Super Smash Bros. Ultimate EGLX

It is during these moments that advanced and pro players execute some of the game’s more difficult and previously unintended techniques, rapidly crossing the arena through minimalistic air-dashes or avoiding attacks with split-second dodges that players first taking up the game would gauge as impossible. Despite these frame gaps being larger than in Smash 4 and Brawl, these techniques are still noticeably more difficult to pull off in play with characters built for it. In discussing this with other members of my group (several of which were experienced Smash tournament veterans) they also expressed a stark disappointment at the sheer difficulty in managing these extra abilities.
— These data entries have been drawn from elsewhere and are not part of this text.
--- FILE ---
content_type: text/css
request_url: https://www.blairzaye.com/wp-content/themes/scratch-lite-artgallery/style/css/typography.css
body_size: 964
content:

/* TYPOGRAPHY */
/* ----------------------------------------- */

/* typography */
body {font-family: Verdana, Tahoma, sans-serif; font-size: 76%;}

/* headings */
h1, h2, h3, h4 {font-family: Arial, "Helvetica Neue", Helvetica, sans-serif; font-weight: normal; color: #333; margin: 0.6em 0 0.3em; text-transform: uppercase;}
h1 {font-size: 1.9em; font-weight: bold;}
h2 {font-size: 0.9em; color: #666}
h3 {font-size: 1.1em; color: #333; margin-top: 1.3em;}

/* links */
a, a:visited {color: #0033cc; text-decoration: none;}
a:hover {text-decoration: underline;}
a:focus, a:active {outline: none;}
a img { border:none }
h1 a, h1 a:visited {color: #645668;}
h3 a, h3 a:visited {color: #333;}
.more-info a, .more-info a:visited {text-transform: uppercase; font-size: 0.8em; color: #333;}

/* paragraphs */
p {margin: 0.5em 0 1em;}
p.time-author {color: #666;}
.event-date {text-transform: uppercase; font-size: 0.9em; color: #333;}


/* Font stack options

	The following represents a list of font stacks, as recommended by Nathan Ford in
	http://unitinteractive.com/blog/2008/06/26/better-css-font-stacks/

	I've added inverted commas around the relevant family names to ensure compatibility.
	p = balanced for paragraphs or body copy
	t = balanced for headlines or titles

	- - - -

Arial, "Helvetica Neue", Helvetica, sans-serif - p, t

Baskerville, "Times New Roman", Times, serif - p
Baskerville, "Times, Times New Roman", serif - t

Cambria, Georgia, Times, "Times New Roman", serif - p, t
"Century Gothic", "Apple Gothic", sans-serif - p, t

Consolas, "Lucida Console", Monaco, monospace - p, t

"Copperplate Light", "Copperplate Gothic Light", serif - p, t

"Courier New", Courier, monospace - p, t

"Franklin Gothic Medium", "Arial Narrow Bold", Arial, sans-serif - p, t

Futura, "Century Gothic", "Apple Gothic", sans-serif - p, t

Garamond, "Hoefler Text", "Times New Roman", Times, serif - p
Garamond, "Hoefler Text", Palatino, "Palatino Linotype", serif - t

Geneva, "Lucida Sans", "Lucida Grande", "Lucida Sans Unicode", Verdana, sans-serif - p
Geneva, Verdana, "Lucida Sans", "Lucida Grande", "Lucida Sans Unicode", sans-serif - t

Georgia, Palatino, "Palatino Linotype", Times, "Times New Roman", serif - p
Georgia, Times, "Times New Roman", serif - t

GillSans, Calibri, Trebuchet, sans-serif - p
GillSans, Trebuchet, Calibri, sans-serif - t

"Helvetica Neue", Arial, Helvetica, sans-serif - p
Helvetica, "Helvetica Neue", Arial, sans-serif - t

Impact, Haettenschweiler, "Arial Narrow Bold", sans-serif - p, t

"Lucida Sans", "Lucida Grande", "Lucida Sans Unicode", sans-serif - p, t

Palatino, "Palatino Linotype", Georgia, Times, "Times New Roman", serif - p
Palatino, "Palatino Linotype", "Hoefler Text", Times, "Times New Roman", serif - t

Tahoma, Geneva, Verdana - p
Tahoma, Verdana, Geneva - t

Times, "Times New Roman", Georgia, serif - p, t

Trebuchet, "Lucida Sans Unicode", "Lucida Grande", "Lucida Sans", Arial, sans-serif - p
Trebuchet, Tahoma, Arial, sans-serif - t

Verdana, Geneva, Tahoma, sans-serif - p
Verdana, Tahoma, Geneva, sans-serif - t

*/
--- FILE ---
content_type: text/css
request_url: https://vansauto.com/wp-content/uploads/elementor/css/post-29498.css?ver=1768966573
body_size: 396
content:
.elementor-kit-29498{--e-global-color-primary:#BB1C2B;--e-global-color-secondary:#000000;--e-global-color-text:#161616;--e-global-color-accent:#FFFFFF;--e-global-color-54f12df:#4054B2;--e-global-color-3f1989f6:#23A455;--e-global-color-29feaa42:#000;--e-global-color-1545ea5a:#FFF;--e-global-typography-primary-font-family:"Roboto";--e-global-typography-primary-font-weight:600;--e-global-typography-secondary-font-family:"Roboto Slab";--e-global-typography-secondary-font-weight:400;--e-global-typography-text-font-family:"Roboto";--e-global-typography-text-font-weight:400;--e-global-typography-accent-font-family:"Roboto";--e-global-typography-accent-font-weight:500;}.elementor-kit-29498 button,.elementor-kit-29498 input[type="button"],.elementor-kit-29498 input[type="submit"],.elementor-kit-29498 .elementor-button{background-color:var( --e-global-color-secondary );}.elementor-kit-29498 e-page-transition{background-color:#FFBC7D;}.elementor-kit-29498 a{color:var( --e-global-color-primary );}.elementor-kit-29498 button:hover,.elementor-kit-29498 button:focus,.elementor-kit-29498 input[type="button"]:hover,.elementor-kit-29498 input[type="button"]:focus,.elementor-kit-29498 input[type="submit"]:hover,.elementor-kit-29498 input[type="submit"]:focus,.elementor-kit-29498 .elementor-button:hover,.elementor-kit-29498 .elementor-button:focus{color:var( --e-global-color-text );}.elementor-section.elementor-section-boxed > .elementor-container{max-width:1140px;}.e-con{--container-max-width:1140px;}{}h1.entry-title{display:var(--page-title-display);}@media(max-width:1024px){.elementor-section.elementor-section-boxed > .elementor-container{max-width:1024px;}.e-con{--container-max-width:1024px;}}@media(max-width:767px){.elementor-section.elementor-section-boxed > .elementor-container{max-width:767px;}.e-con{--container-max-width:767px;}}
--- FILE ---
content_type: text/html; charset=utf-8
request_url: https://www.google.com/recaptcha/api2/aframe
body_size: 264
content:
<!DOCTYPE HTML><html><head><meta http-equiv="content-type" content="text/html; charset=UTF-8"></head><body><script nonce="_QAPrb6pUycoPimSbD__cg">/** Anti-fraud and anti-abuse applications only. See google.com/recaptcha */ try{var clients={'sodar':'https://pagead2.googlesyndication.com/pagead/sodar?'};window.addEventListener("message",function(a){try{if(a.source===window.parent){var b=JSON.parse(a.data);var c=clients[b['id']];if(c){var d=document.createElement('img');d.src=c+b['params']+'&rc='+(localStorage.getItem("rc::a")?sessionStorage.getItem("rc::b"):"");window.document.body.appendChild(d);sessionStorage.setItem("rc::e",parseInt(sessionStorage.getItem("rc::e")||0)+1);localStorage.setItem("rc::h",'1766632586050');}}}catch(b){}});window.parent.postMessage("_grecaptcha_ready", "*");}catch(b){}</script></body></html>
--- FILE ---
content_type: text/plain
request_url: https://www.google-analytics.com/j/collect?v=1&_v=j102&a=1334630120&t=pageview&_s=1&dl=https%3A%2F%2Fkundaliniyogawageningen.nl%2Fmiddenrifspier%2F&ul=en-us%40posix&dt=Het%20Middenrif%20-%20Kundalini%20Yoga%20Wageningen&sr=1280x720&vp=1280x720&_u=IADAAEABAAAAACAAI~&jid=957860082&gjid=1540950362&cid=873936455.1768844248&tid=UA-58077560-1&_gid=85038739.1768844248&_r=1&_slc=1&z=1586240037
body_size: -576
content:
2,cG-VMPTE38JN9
With Game Director Masahiro Sakurai’s previously negative comments about Smash Tournament play to The Guardian, these massive adjusts do feel as if they are intentionally purposed to an extent, which may see tournament play firmly remain with Melee as its strongest showing.

The rest of my time with Ultimate was enormously fun in experimenting with combat and items. The default spawning rate of items in this iteration feels fantastic, with new additions appearing every ten to fifteen seconds and in wide variety. Over the course of one match we had several Poke Balls and weapon items drop in, and none felt obtuse or distracting during match play unlike previous Smash installments. Each item was also incredibly fine-tuned, and we didn’t feel the need to start scrabbling for anything at the cost of our own fights. Everything felt fair to use and be hit by; there was no real moment where I was angry about a cheap Pokemon spawn or an overpowered weapon hit.

All in all, I feel remarkably confident about the home market for Super Smash Bros. Ultimate. While I am incredibly concerned about its potential future for tournament play, this is certainly the ultimate addition to a Smash fan’s collection. With a current confirmed roster of almost 80 characters and zones this will indeed be one of the greatest additions to your Nintendo library for sheer value alone. You too can add it to your collection on December 7th.